**INSTRUCTIONS FOR THE TASK:**
Beginning at the line that mentions "MV, HV, EHV Cable Catalogue - DEMiRER", retype the rest of the records below exactly. Pictures are not part of the copy.
[Opening RECORDS FOR THE EXERCISE section]
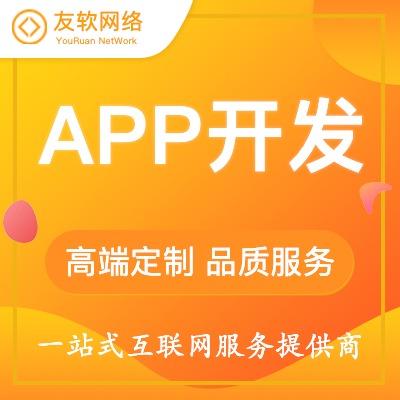 社交 APP 教育 APP 电玩 APP IOS安卓金融 APP 定制 开发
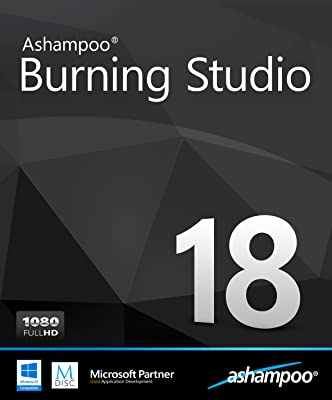 Ashampoo Burning Studio 18 [Download]
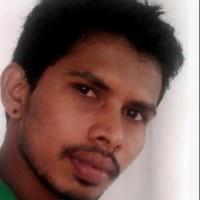 Rajnikant Mohapatra from Bhubaneswar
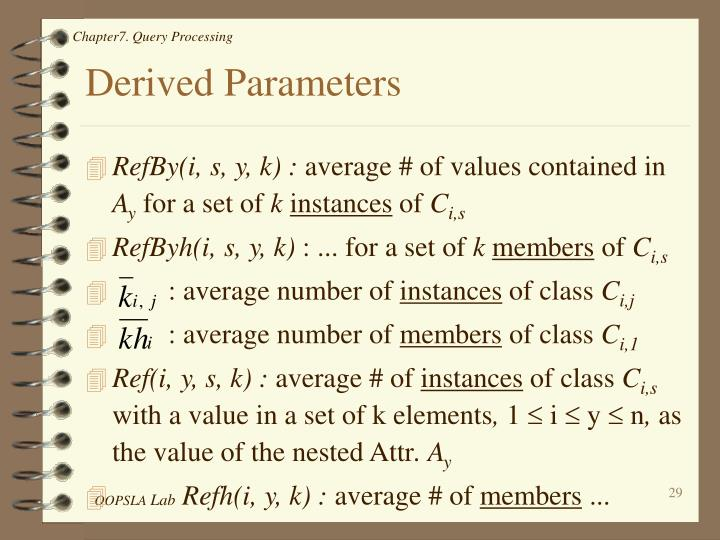 Derived Parameters
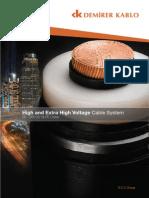 MV, HV, EHV Cable Catalogue - DEMiRER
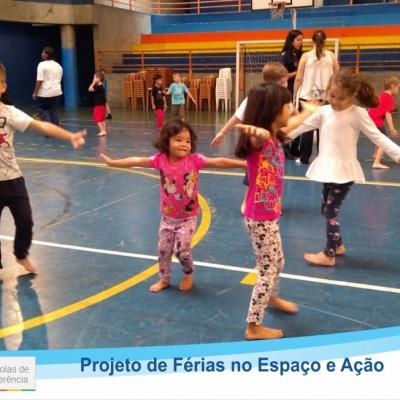 FESTA_ENCERRAMENTO_18_12 (329)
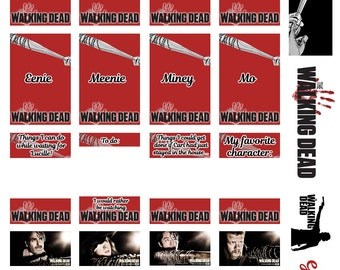 CLEARANCE*** Week Countdown to Lucille - The Walking Dead - Planner Printable Sticker Kit *Happy Planner, Kikki K, ECLP, etc*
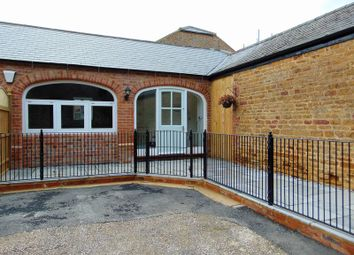 Thumbnail 2 bed barn conversion for sale in Billing Arbours Court, Heather Lane, Northampton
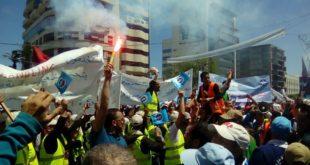Centrales syndicales : Les surprises du 1er mai…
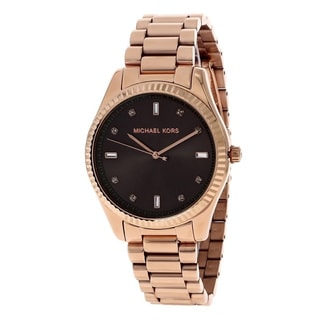 Michael Kors Women's MK3227 'Blake' Rose Gold Stainless Steel Watch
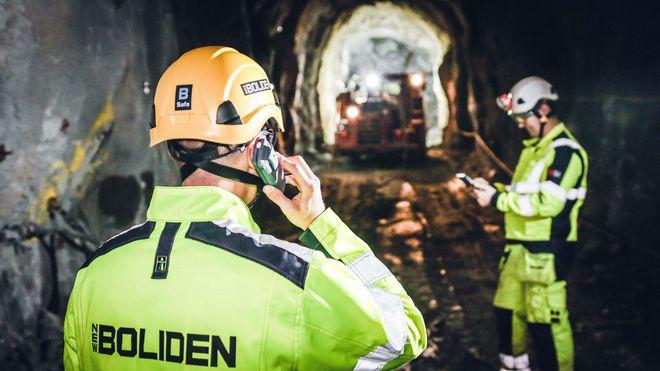 Brann i svensk sinkgruve fanget 130 mennesker under bakken:Nå er alle i sikkerhet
[Closing RECORDS FOR THE EXERCISE section]
**TASK SOLUTION:**
 MV, HV, EHV Cable Catalogue - DEMiRER
 FESTA_ENCERRAMENTO_18_12 (329)
 CLEARANCE*** Week Countdown to Lucille - The Walking Dead - Planner Printable Sticker Kit *Happy Planner, Kikki K, ECLP, etc*
 Thumbnail 2 bed barn conversion for sale in Billing Arbours Court, Heather Lane, Northampton
Centrales syndicales : Les surprises du 1er mai…
 Michael Kors Women's MK3227 'Blake' Rose Gold Stainless Steel Watch
 Brann i svensk sinkgruve fanget 130 mennesker under bakken:Nå er alle i sikkerhet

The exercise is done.